WHAT NEEDS TO BE DONE: What is the number of lines in the data below that contain "this"? Answer with that number and no other words.
Start of EXCERPTED RECORDS
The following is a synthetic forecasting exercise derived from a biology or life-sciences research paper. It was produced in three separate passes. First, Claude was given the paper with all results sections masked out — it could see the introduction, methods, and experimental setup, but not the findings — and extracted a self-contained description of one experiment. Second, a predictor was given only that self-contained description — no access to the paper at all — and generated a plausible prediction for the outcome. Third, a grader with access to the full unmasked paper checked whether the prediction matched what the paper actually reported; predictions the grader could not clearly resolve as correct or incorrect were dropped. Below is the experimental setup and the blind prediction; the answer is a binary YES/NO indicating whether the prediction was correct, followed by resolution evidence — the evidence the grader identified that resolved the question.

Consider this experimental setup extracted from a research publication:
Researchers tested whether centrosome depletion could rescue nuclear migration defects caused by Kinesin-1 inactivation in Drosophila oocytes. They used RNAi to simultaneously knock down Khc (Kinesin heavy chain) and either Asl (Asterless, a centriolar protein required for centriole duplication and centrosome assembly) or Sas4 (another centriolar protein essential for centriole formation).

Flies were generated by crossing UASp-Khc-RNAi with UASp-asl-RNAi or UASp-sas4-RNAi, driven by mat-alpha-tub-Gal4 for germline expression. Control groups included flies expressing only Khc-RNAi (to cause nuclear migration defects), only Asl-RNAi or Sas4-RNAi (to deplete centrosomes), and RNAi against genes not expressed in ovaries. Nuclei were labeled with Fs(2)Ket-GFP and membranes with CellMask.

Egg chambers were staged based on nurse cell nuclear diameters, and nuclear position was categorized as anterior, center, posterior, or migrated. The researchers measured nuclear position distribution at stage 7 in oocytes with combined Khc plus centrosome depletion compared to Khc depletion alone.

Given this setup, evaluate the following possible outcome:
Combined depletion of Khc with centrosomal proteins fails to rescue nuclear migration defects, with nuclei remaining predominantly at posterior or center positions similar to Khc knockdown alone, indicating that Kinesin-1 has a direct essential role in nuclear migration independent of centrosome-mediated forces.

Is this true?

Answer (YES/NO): NO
End of EXCERPTED RECORDS
RESPONSE AREA: 3